Like so many of his long-gone contemporaries, Hardin’s history is dark and disturbing: a long-time heroin addict who showed early promise, he drifted through the Greenwich Village and other, less definitive folk scenes in his early years, ultimately growing to become a featured act at Woodstock and a celebrated member of the radiofolk revival in my parents’ teenage years. Although he recorded nine and half full-length albums before an untimely overdose in 1980 cut his career to the quick, the gentle Oregon-based performer suffered greatly from a combination of stage fright and addiction. For much of his later years, he lost the ability to tour altogether, turning in notably erratic performances when he did find himself on stage, despite continued celebration by critics and peers alike for his work as a composer and studio musician.

But even to the end, stylistically, Hardin’s work is worth its early and ongoing recognition. Listening to his songbook, one is struck by his effortless way with melody, typified by waves of sound that rise and fall, pulse and swell through his performance. Lyrically, too, there is a consistency of tone, with confessional songs of deep heartache and disconnection, and the struggle to make sense of the world – topics that so characterize certain songwriters of his era, but run especially deep in such a conflicted personality. The combination of these elements makes for a particularly potent mix: there’s power in his smooth and dreamy approach to songwriting and recording alike, one well-served by that gentle, slightly hoarse tenor and the soft guitar strum, underscored by gentle piano, brushed drums, and orchestral elements, resulting in a catalog that redefines easy listening as a palatable, palpable force laid over a narcotic darkness.

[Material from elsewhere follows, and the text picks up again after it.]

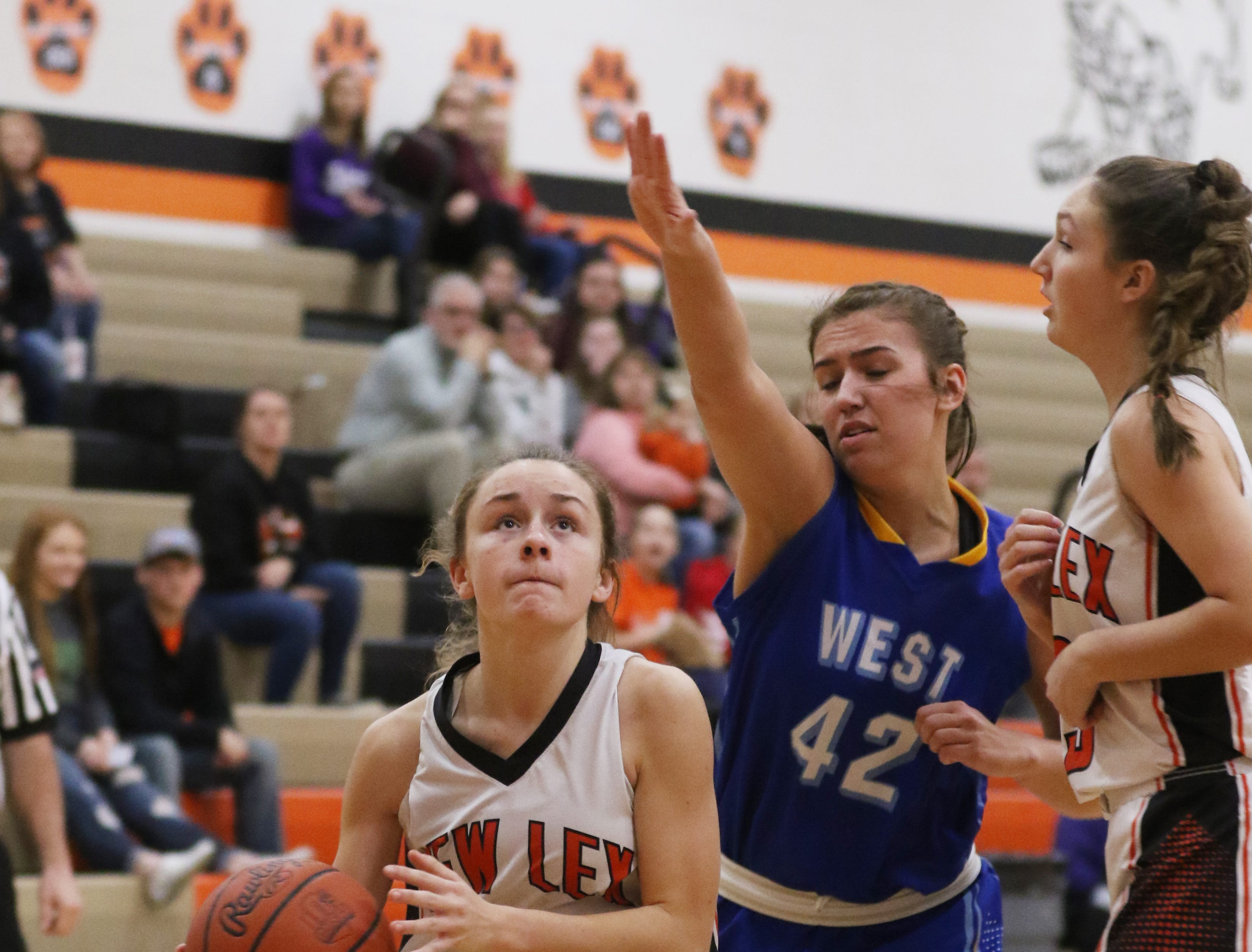 New Lexington's Emma Abrams drives to the hoop against West Muskingum.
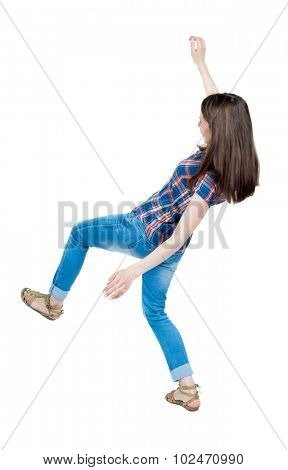 Back view woman Balances waving his arms.   Standing young girl in jeans. .  Isolated over white background. A young girl in a checkered blue with red stripes and slipped trying not to fall.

Such a splash in his time cannot help but ripple into the present. Hardin’s songs are familiar on late-night soft rock radio even into the new century; his most popular works have been covered umpteen times, with many making it to their own place on the charts. Most versions retain the dreamy, maudlin setting, even as they span decades, from Donovan, Karen Dalton, and The Pozo-Seco Singers’ mid-sixties recordings to newer takes from Okkervil River, Horse Feathers, Damon & Naomi, Kathryn Williams, Jesse Malin, Mark Lanegan, and others pushing the maudlin fringes of folk, indie music, rock and pop in the 21st century. Indeed, If I Were A Carpenter, Hardin’s second most famous song, is technically a cover in the songwriter’s hands: Bobby Darin reached number 8 on the US charts with his version, which was released a full year before Tim Hardin 2, and returned the favor three years later by penning Simple Song Of Freedom for Hardin’s use. But we’ll allow both here, since our Covered In Folk sets are designed to celebrate songbooks and originals alike, and Hardin’s versions are no less seminal.